Whenever any of us want to change anything, we modify the scripts/package dir and upload it to the server and Patrick takes it if/when he wants to.
A port cannot be maintained like that unless you want to spend fruitless hours moving source files around. I tried doing that and it lasted a couple of weeks until I came up with the overlay system.

You'll find this yourself, since I don't think you've realised it yet - but you're going to have to rebuild the *entire* OS (or just enough to fulfill your needs -- because as I've told you, you cannot mix hardware floating point ABI with a soft float ABI user land).
Fortunately the ARM tree was built from the ground up with the grand idea of supporting ARM and other architectures that I was going to port (haha), so generally it's far more flexible; it just (I guess) appears more cumbersome since there's a high degree of abstraction in comparison to the atomic nature of the x86 source tree.

When I was boostrapping the hard float port, I decided to use AlienBOB's work as a base. However, I quickly discovered that his binaries ran on the soft float port. AlienBOB's port is actually using the soft float ABI, but is built for armv7 and uses NEON instructions - so I could not use it as I needed an OS that used the hard float ABI.
You could do the same as he did - build on 14.2 using the soft float ABI and set your CFLAGS to armv6. I don't know if there'll be any fallout from that though.
However, I admit that at this point, my knowledge enters a state of disarray. I don't see how the mix of compiling to use the NEON instruction set yet still using the soft float ABI means that you'd get to use those hard float instructions.

1 members found this post helpful.

I hope so, it's also a pleasure on my side. It's also educative for the rest of the community. Please let me know if I'm too insistent and taking too much of your important time, I'll conform. Well, I'll try

I'm aware of that and you shouldn't care about the armv6 arch that much, it's already obsolete and apart from the Raspberry Foundation, presumably selling Broadcom's armv6 BCM2835 overproduction in the form of Pi Zero, there are no new devices sold with this architecture on the market.

Happy to hear that, it'll sure simplify my work. Besides, I'm not sure I was right in assessing AlienBob's ARM work as "flexible" or centralized. By looking at his scripts I thought he has centralized the architecture CFLAGS in only one file:
http://taper.alienbase.nl/mirrors/al...d_machine.conf
But then, by browsing the SlackBuilds from Slack ARM - current, I got some hardcoded armv7 CFLAGS and your name was not to be found in the header section, but only his. Nevertheless, I'll use your updated SlackBuilds from SlackARM - current.

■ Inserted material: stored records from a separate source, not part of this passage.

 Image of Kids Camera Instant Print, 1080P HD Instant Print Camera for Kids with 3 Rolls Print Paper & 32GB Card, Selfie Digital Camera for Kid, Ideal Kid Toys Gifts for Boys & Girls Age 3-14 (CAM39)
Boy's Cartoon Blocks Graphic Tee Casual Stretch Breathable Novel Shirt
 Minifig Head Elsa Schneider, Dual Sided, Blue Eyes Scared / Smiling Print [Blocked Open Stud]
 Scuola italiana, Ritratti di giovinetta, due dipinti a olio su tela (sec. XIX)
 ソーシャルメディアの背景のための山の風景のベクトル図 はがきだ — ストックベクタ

Oh, I did! And it scared me!
I'm totally inexperienced in this and just learning now. Actually, by using Slack on x86 for almost 2 decades, I only recompiled (optimized) the kernel (that's only until I reached Intel's multicore architecture and its internal advanced branch-prediction&co, after which it was useless to recompile) and my own services in the "parallel world" /usr/local userland space, and never touched the "all holly" compiler or even trying to understand how to bootstrap/build the whole Slack.

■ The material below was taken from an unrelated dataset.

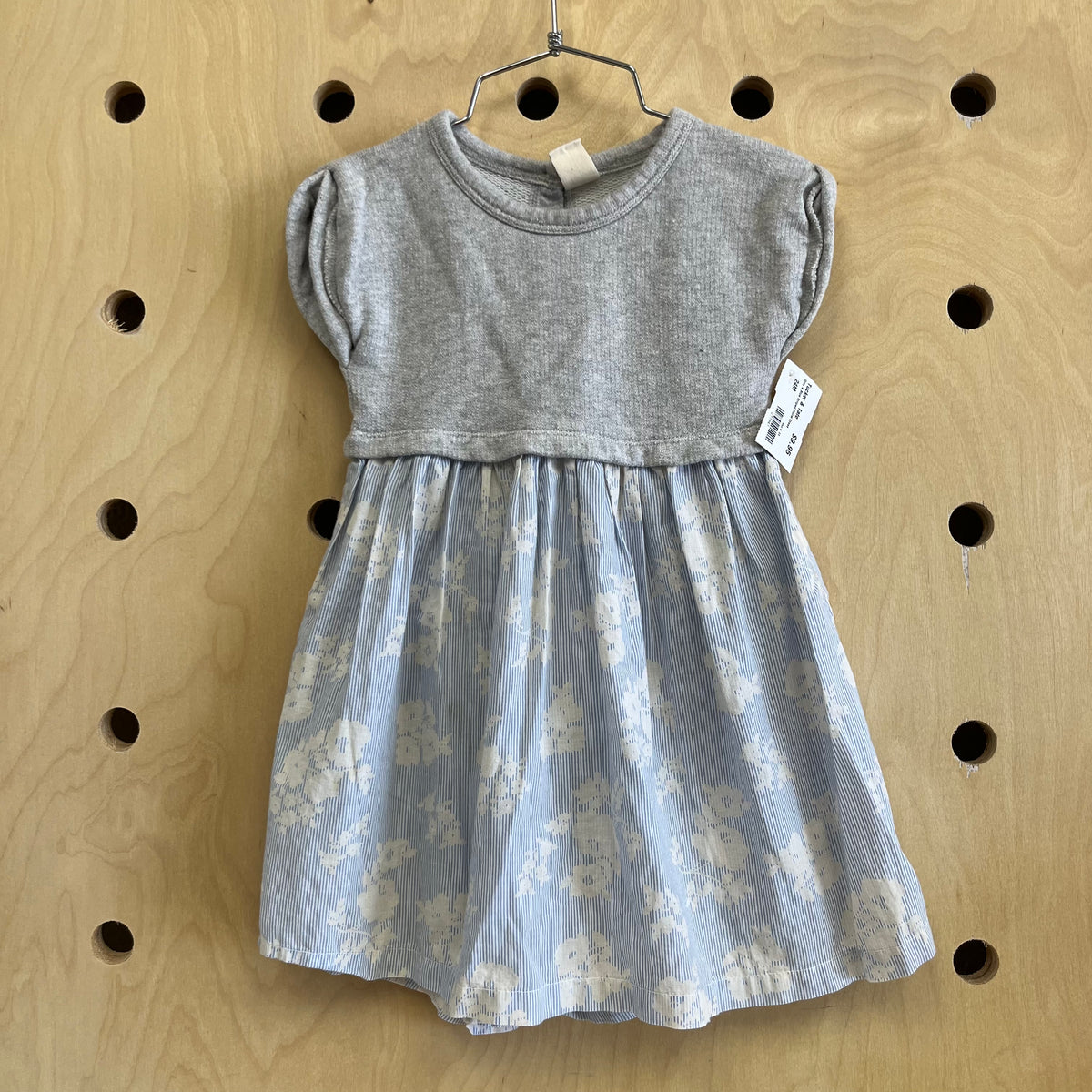 Grey & Blue Striped Floral Dress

Actually, I'd propose to consider such a flexible approach for the future development of Slack ARM. I'm surely you're aware that the ARM architecture is pretty simplistic (compared to x86), efficient too - power consumption, and you don't have the CPU to do much execution code optimization in its cache/buffers/piplines/branch prediction. This optimization should be done by the compiler while building the binaries and this is why you might need to produce already optimized code - thus, having multiple Slack ARM flavors. But that's what Gentoo is doing, isn't it

You're not the only one, please don't feel lonely
At least you have vast experience with bootstrapping / building the OS!

On the NEON SIMD instructions I might have a "profound" question, but I'll address it in another thread.

We should move from this thread - I've opened another one specific with my armv6 "struggles".